* [Задания]
(1) Замените «изоляции» на «одиночестве» в отрывке об общей теории относительности. Приведите полученный фрагмент между «Вселенная из ничего» и «дальше от истины.» включительно.
(2) Продолжите отрывок об общей теории относительности, начиная сразу после его последнего предложения.

Вселенная из ничего - Лоуренс Краусс 2 стр.


Тот факт, что общая теория относительности Эйнштейна явно не согласовывалась с тогдашней картиной мироздания, был для него ударом, большим, чем вы можете себе представить, по причинам, которые позволяют мне обойтись без мифа об Эйнштейне и общей теории относительности, который мне всегда докучал. Принято считать, что Эйнштейн работал в изоляции, годами в закрытом помещении, используя ясную мысль и рассудок, и придумал свою красивую теорию независимо от реальности (вероятно, как некоторые струнные теоретики сегодня!). Тем не менее, ничто не может быть дальше от истины.

Эйнштейн всегда глубоко руководствовался экспериментами и наблюдениями. Проводя множество «мысленных экспериментов» в своем сознании и усиленно работая уже более десяти лет, он по ходу изучил новую математику и проработал много ложных теорий, прежде чем, в конечном счете, создал теорию, которая была действительно математически красивой. Однако самый важный момент становления его любви к общей теории относительности был связан с наблюдением. В течение последних лихорадочных недель, когда он заканчивал свою теорию, конкурируя с немецким математиком Давидом Гильбертом, он использовал свои уравнения для расчета предсказания того, что иначе, возможно, казалось бы малопонятным астрофизическим результатом: небольшой прецессии «перигелия» (точки наибольшего приближения) орбиты Меркурия вокруг Солнца.

Астрономы уже давно заметили, что орбита Меркурия немного отклоняется от предсказанной Ньютоном. Вместо идеального эллипса, повторяющего себя, орбита Меркурия испытывает прецессионное движение (что означает, что планета не возвращается точно в ту же точку после каждого оборота, но после каждого оборота ориентация эллипса немного смещается, вычерчивая, в конечном счете, своего рода спиралевидный узор) на невероятно маленькую величину: 43 угловых секунды (примерно 1 / 100 градуса) за столетие.

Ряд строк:
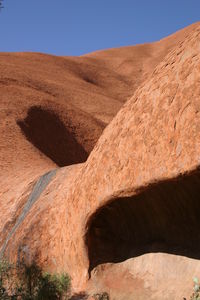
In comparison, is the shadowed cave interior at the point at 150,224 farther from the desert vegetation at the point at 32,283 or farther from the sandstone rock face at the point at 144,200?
the desert vegetation at the point at 32,283

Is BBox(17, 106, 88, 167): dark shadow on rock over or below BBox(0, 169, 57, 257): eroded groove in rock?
over

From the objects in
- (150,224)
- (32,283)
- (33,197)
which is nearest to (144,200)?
(150,224)

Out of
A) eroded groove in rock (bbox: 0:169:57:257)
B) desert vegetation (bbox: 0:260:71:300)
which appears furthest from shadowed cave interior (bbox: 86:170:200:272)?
eroded groove in rock (bbox: 0:169:57:257)

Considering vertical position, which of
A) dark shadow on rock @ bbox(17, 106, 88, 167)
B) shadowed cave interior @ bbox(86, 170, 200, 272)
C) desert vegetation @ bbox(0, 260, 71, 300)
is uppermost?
dark shadow on rock @ bbox(17, 106, 88, 167)

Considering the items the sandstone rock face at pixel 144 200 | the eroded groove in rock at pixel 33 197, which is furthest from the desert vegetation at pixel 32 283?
the eroded groove in rock at pixel 33 197

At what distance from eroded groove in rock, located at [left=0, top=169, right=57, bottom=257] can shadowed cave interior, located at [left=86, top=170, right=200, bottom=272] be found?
313 cm

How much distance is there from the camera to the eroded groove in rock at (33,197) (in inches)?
386

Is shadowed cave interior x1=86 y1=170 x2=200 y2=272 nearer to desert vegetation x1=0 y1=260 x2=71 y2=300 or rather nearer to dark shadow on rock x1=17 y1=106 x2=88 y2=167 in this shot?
desert vegetation x1=0 y1=260 x2=71 y2=300

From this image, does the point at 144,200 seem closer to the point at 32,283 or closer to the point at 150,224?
the point at 150,224

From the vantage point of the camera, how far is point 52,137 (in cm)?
1838

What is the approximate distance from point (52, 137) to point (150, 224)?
1209cm

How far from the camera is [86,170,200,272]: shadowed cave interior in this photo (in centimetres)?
579

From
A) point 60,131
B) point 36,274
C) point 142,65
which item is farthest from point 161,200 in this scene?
point 142,65

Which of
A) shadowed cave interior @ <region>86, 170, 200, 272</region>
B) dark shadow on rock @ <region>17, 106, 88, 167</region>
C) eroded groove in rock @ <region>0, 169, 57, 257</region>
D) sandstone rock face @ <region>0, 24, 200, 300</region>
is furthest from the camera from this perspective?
dark shadow on rock @ <region>17, 106, 88, 167</region>
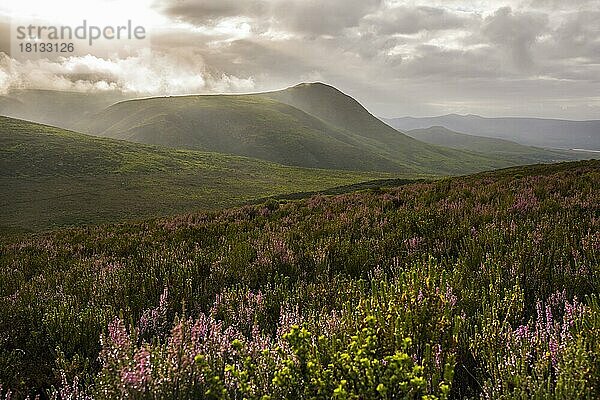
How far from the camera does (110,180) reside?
85.7 m

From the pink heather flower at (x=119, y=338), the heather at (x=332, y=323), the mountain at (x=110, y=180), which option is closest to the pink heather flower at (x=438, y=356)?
the heather at (x=332, y=323)

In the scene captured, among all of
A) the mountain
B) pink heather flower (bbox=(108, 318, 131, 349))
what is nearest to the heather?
pink heather flower (bbox=(108, 318, 131, 349))

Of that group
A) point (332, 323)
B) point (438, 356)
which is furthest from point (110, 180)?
point (438, 356)

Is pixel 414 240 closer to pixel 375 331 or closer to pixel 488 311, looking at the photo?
pixel 488 311

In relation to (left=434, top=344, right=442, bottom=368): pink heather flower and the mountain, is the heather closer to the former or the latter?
(left=434, top=344, right=442, bottom=368): pink heather flower

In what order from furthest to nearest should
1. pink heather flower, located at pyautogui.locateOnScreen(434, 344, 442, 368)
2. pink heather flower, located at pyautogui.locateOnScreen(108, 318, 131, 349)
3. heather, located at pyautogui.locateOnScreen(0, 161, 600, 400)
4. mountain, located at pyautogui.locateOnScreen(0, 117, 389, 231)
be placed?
1. mountain, located at pyautogui.locateOnScreen(0, 117, 389, 231)
2. pink heather flower, located at pyautogui.locateOnScreen(108, 318, 131, 349)
3. pink heather flower, located at pyautogui.locateOnScreen(434, 344, 442, 368)
4. heather, located at pyautogui.locateOnScreen(0, 161, 600, 400)

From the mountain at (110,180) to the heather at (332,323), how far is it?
4637 centimetres

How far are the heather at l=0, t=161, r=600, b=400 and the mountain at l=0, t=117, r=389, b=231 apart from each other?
46.4 m

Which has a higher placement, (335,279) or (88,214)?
(335,279)

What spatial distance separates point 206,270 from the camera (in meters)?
5.67

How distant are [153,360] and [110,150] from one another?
127248mm

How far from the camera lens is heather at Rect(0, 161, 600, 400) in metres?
2.00

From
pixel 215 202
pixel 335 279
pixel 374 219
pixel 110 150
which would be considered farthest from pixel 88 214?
pixel 110 150

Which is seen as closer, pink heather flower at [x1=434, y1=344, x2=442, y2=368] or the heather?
the heather
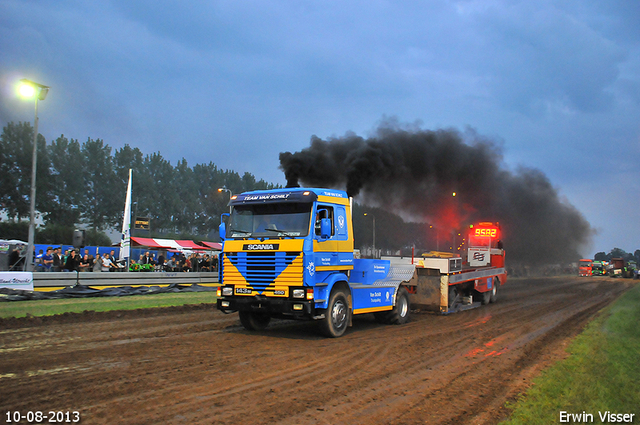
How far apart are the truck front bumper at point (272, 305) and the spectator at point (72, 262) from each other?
1146 centimetres

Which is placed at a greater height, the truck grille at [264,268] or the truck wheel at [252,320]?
the truck grille at [264,268]

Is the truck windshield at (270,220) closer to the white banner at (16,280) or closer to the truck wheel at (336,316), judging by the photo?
the truck wheel at (336,316)

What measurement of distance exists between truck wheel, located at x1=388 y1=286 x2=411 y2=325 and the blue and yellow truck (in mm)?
1497

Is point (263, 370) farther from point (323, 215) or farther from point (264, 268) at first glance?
point (323, 215)

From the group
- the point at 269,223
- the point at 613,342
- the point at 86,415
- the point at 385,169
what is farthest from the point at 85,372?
the point at 385,169

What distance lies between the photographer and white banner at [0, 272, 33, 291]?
1510 cm

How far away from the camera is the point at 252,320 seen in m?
10.7

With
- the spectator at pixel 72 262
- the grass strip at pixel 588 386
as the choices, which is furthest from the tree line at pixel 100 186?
the grass strip at pixel 588 386

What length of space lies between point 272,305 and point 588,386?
221 inches

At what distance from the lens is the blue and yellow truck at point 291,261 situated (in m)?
9.15

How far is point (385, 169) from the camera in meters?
24.2

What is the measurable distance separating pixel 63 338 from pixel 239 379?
15.7 feet

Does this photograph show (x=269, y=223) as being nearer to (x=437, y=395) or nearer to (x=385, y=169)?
(x=437, y=395)

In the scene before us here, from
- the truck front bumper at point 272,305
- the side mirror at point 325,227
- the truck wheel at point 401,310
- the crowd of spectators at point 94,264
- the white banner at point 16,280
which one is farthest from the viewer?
the crowd of spectators at point 94,264
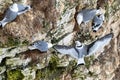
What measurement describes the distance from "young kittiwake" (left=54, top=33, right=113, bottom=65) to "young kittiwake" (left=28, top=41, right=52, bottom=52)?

* [Ответы]
(1)
Вселенная из ничего - Лоуренс Краусс 2 стр.


Тот факт, что общая теория относительности Эйнштейна явно не согласовывалась с тогдашней картиной мироздания, был для него ударом, большим, чем вы можете себе представить, по причинам, которые позволяют мне обойтись без мифа об Эйнштейне и общей теории относительности, который мне всегда докучал. Принято считать, что Эйнштейн работал в одиночестве, годами в закрытом помещении, используя ясную мысль и рассудок, и придумал свою красивую теорию независимо от реальности (вероятно, как некоторые струнные теоретики сегодня!). Тем не менее, ничто не может быть дальше от истины.

(2)
Когда Эйнштейн выполнил расчет орбиты, используя свою теорию относительности, получилось именно это число. Как сообщал биограф Эйнштейна, Абрахам Пайс: «Я полагаю, это открытие было, несомненно, самым сильным эмоциональным переживанием в научной жизни Эйнштейна, возможно, во всей его жизни». Он утверждал, что у него участилось сердцебиение, как будто «что-то щелкало» внутри. Месяц спустя, когда он описывал другу свою теорию как теорию «несравненной красоты», его удовлетворение математической формой было действительно очевидным, но ни о каком сердцебиении не сообщалось.

Очевидное несоответствие между общей теорией относительности и наблюдениями, относящимися к предполагаемой статичности Вселенной, было, однако, недолгим. (И хотя это действительно заставило Эйнштейна внести изменение в своею теорию, позже он назвал это самой большой своей ошибкой. Но об этом чуть позже.) Все (за исключением некоторых школьных советов в США) теперь знают, что Вселенная не статична, а расширяется, и что расширение началось с невероятно горячего и плотного Большого Взрыва примерно 13,720 млрд. лет назад. Не менее важно, мы знаем, что наша галактика является лишь одной из, возможно, 400 млрд галактик в наблюдаемой Вселенной. Мы, как древние земные картографы, только начинаем в полной мере отображать Вселенную в ее огромных масштабах. Неудивительно, что в последние десятилетия мы стали свидетелями революционных изменений в нашей картине Вселенной.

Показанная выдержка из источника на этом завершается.